Feature or metricLegacy Biconical AntennasTunable Yagi/Dipole Antennas
Physical DesignFixed length, rigid geometric structureDynamic; utilizes stepper motors to physically adjust element lengths.
Operational Efficiency (VSWR)Low / Poor ; Inherently high VSWR because the antenna is not perfectly resonant across the entire 30 to 200 MHz band.High / Excellent; Maintains a low VSWR (often approx. 1.5:1) because it physically tunes itself to the exact operating frequency.
Amplifier RequirementsRequires massive, highly expensive, high power amplifiers to brute force the 200 V/m field strength.Can achieve 200 V/m with smaller, less expensive and lower power amplifiers due to high efficiency.

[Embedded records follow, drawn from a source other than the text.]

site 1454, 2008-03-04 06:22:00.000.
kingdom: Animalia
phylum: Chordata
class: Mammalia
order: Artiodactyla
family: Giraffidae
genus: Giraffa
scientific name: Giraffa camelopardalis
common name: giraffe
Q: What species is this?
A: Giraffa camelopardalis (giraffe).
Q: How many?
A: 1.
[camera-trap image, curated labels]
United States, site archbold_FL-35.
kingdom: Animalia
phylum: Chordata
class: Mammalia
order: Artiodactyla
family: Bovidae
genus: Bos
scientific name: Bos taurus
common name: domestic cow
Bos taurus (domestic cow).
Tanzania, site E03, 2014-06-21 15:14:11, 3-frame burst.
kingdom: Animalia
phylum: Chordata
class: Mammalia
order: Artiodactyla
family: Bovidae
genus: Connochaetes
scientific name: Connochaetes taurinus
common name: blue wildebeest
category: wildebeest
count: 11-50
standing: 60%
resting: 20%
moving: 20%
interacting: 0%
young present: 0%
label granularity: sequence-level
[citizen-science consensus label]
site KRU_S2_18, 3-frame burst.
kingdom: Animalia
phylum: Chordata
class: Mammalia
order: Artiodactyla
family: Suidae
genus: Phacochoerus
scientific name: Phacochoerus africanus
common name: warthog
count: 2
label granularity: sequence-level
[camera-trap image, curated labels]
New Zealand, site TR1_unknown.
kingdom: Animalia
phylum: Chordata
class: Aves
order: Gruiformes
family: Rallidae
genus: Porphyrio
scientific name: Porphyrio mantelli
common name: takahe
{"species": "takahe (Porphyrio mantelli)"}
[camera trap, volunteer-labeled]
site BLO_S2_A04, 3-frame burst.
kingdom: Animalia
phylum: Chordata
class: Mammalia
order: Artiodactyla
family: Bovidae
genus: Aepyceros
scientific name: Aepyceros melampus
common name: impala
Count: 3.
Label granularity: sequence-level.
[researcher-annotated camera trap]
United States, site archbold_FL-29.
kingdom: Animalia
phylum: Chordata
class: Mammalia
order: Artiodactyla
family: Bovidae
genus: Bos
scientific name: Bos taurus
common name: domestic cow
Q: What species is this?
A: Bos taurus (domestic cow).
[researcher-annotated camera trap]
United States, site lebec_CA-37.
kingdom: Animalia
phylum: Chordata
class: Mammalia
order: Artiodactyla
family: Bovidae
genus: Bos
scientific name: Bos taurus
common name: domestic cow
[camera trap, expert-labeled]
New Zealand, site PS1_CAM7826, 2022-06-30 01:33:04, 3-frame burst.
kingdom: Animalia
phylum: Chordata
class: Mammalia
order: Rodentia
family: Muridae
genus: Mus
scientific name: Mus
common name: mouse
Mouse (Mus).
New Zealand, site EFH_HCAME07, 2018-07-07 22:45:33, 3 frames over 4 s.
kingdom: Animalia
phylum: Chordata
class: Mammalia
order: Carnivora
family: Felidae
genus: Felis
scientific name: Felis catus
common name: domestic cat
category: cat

Signal Purity (Harmonics)Prone to severe harmonic emissions; harmonics can sometimes overpower the fundamental test signal.Naturally suppresses harmonic emissions (by > 25 dB) because it acts as a mechanical bandpass filter at the tuned frequency.
Equipment RiskHigh VSWR creates standing waves that reflect power back into the system, risking severe damage to expensive amplifiers.Low reflection means a safe, clean signal path that protects upstream test equipment.
Testing AutomationRequires manual intervention, component swapping or complex calibration to manage power and harmonics.Highly automated; software controls the stepper motors for hands free adjustment, increasing lab throughput.

Summary:

Biconical antennas use expensive and high power amplifiers while use of tunable dipole antennas result in cleaner, safer and more cost effective test environments.